Consider the following plaintext HTTP request, which I've broken into 8-byte blocks (as in 3DES), but the same idea works for 16-byte blocks (as in AES) just as well:

[ GET / HT ][ TP/1.1\\r\\n ][ Cookie: ][ abcdefgh ][ \\r\\n\\r\\nxxxx ][ MAC DATA ][ •••••••7 ]

The last block contains seven bytes of padding (represented as •) and the final byte is the length of the padding.

[..]

An attacker can't see the plaintext contents like we can in the diagram, above. They only see the CBC-encrypted ciphertext blocks.
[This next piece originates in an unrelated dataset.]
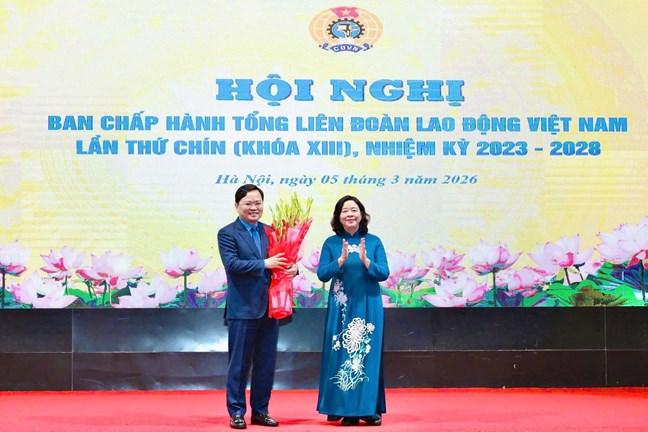 Ông Nguyễn Anh Tuấn được bầu giữ chức Chủ tịch Tổng LĐLĐ Việt Nam Ông Nguyễn Anh Tuấn được bầu giữ chức Chủ tịch Tổng LĐLĐ Việt Nam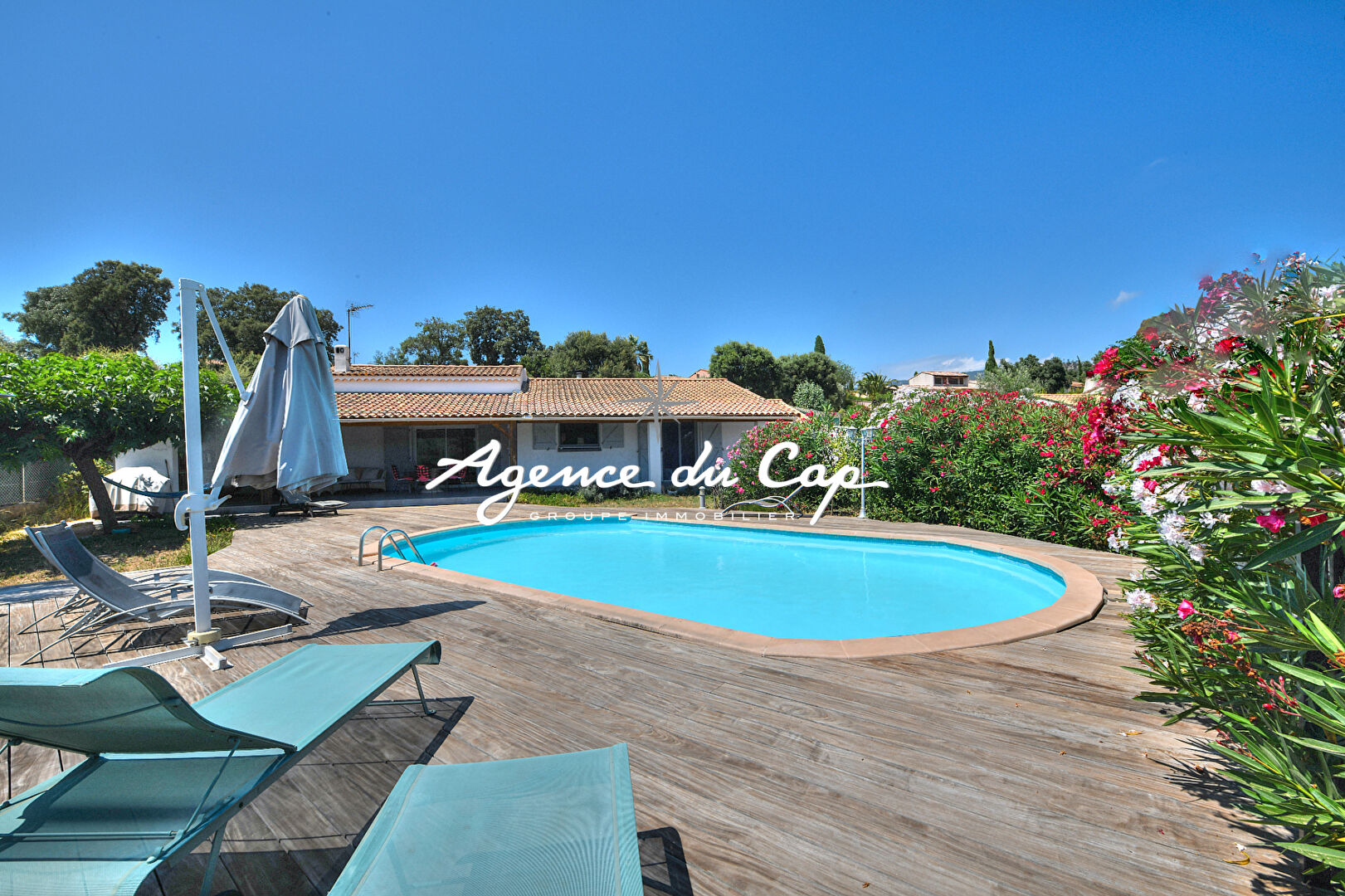 Photo VILLA 5 PIECES 3 CHAMBRES GARAGE PISCINE ROQUEBRUNE SUR ARGENS image 2/6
But what happens if the attacker duplicates the block containing the cookie data and overwrites the last block with it? When the receiver decrypts the last block it XORs in the contents of the previous ciphertext (which the attacker knows) and checks the authenticity of the data. Critically, since SSLv3 doesn't specify the contents of the padding (•) bytes, the receiver cannot check them. Thus the record will be accepted if, and only if, the last byte ends up as a seven.

And later:

The critical part of this attack is that SSLv3 doesn't specify the contents of padding bytes (the •s). TLS does and so this attack doesn't work because the attacker only has a 2 ^-64 or 2 ^-128 chance of a duplicated block being a valid padding block.